I know how common it is for women to be assaulted. There’s a reason—other than the fact it pisses Papá off forhisson to be studying gender studies—that my major and minor are what they are. Our cousin was brutally raped when I was twelve. They never caught the guy.
Mom’s complacency about not pursuing the rapist bedded under my skin. I asked her why she didn’t want justice for Camila, and her haunted expression as she recounted the statistics for prosecuting rape will stay with me forever.
I haven’t told anyone other than my sister, Athena, but even if I make it to the NHL, I want to be an advocate for survivors of sexual assault when I graduate. If I graduate. I want to fight for people who have had the worst crimes in the world committed against them. People who have had their “no” disrespected and been touched without their consent, people who believe fighting for their own justice isn’t worth it.
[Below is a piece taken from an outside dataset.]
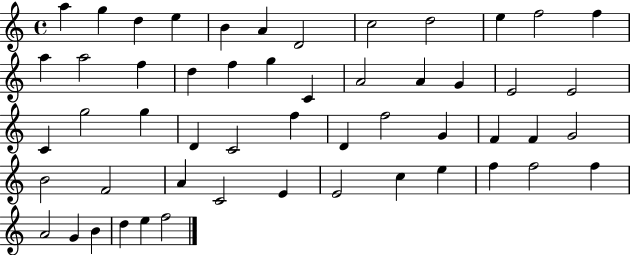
A5/q G5/q D5/q E5/q B4/q A4/q D4/h C5/h D5/h E5/q F5/h F5/q A5/q A5/h F5/q D5/q F5/q G5/q C4/q A4/h A4/q G4/q E4/h E4/h C4/q G5/h G5/q D4/q C4/h F5/q D4/q F5/h G4/q F4/q F4/q G4/h B4/h F4/h A4/q C4/h E4/q E4/h C5/q E5/q F5/q F5/h F5/q A4/h G4/q B4/q D5/q E5/q F5/h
I might be a player, an asshole, and hell yes, I love to fuck and be fucked, but no means fucking no.
The twins don’t know, not because I think they’ll laugh or anything, but because I’m not sure I can maintain the grades I need to graduate. Apollo tried to talk me into an easier minor when I signed up for college, but I was determined. As much as I love him, that fucker will definitely stick me with an “I told you so,” if I fuck it up. Best to keep my plans to myself until I know for sure whether I’m capable of achieving them.
Too many guys take advantage of drunk girls, and I haven’t yet met a single woman who has either not been assaulted herself, or doesn’t know someone who has. It’s fucking sickening.
I’m irrationally upended right now. She should be fine walking to her car. She’s not mine to feel this way about, and yet…
She stares up at me from behind her pink curtains. Her hair dye has faded, but her lips are vibrant, glossy, and calling to me.
Her brow is wrinkled, but she doesn’t seem mad, only confused. I take a step toward her, and she shuffles back two. I stop my advance, not wanting to crowd her or make her feel trapped. Her back meets the exposed brick of the coffee shop, and a little puff of air escapes her.
“You shouldn’t be out here alone late at night.” I’m still staring at her lips, so when her tongue slips out and glides between them, I almost jizz my fucking pants.
What the hell is wrong with me?
Screw that. What the hell is so different about this girl that makes me want her so fucking badly?